Avrebbe dovuto essere un referendum per il Paese senza bandiere di partito. Ma è diventato un voto politico. Una testa d’ariete in mano alle opposizioni per tentare l’ennesima spallata al governo. A prescindere dalle fragili ragioni del No (leggi l’articolo) che lo hanno animato. Basta, del resto, ricordare come si è arrivati alla consultazione che tra oggi e domani rimetterà il destino della riforma che taglia il numero dei parlamentari da 945 a 600 in mano agli italiani.
Chiamati alle urne non certo a furor di popolo (non sono stati i cittadini a raccogliere le 500mila firme previste dalla Costituzione) ma per iniziativa di 71 senatori (poco più di “un quinto dei membri di una Camera” a norma dell’articolo 138) appartenenti in gran parte agli stessi partiti che, nella quarta e decisiva votazione a Montecitorio, dove il taglio era passato con una maggioranza bulgara di 553 voti a favore, avevano dato il via libera alla riforma.
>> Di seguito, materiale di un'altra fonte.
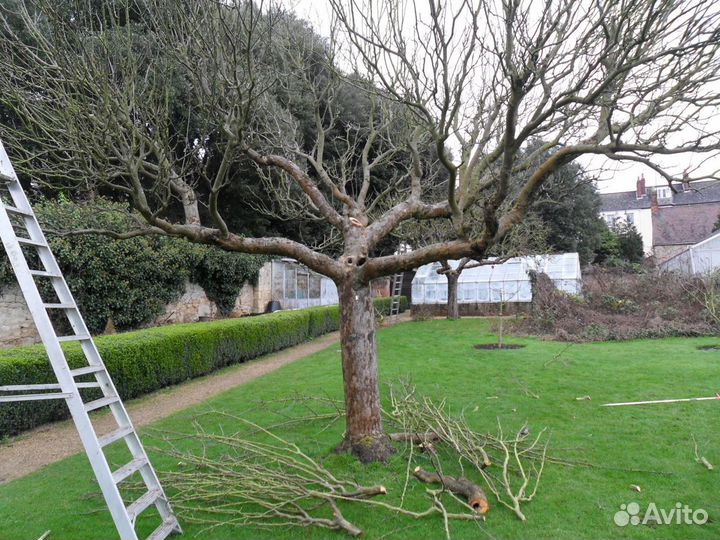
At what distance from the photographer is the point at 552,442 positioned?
15.5 ft

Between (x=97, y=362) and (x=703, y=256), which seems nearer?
(x=97, y=362)

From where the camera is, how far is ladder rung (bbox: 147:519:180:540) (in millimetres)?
2930

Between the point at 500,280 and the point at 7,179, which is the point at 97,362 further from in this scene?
the point at 500,280

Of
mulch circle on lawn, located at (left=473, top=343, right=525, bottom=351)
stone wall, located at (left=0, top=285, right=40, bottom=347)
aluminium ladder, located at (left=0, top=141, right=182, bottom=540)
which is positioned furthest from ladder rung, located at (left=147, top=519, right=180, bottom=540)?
mulch circle on lawn, located at (left=473, top=343, right=525, bottom=351)

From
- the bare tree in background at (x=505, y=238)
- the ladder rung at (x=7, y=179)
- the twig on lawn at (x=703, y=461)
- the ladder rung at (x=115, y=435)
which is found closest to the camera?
the ladder rung at (x=115, y=435)

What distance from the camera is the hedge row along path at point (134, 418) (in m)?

Un caso di sdoppiamento della personalità (politica) sotto la regia di Forza Italia (42 firmatari su 71), con la partecipazione di un manipolo di ex M5S, qualche dissidente, ammennicoli vari del Misto, e, soprattutto, con il soccorso decisivo di 9 parlamentati della Lega.
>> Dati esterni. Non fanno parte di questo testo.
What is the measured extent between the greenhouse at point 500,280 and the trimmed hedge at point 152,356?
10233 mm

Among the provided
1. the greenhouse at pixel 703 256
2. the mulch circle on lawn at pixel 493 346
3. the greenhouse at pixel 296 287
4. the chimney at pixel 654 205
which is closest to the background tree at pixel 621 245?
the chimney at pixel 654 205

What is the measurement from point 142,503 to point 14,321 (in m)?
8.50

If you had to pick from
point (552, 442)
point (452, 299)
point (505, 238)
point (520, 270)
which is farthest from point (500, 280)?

Cioè del partito che non solo ha votato per quattro volte la riforma alla Camera e al Senato, ma l’ha persino proposta e condivisa con i Cinque Stelle ai tempi della maggioranza gialloverde. Ecco, basterebbe ricordare questo passaggio, unitamente alla debordante campagna per il No, sostenuta a rotative unificate (salvo rare eccezioni) dalla grande stampa italiana, contrastata a viso aperto e con coerenza solo dal Movimento 5 Stelle, per giustificare una mobilitazione contro l’ultima trincea della vecchia politica pontifica di cambiamento mentre lavora per affossarlo.
Certo, il taglio dei parlamentari non passerà alla storia come la madre di tutte le riforme. Ma è sicuramente un’opportunità per iniziare un percorso graduale di rinnovamento dell’assetto istituzionale del Paese senza snaturare la Costituzione, come hanno provato a fare le pessime riforme di sistema vergate dai governi Berlusconi (prima) e Renzi (poi). Entrambe, non a caso, bocciate dagli italiani. Un’occasione appesa, però, anche all’incognita dell’astensionismo. Che mai come stavolta rischia di rivelarsi il più formidabile alleato del fronte del No. La partita si gioca nei seggi. Per vincerla basta partecipare.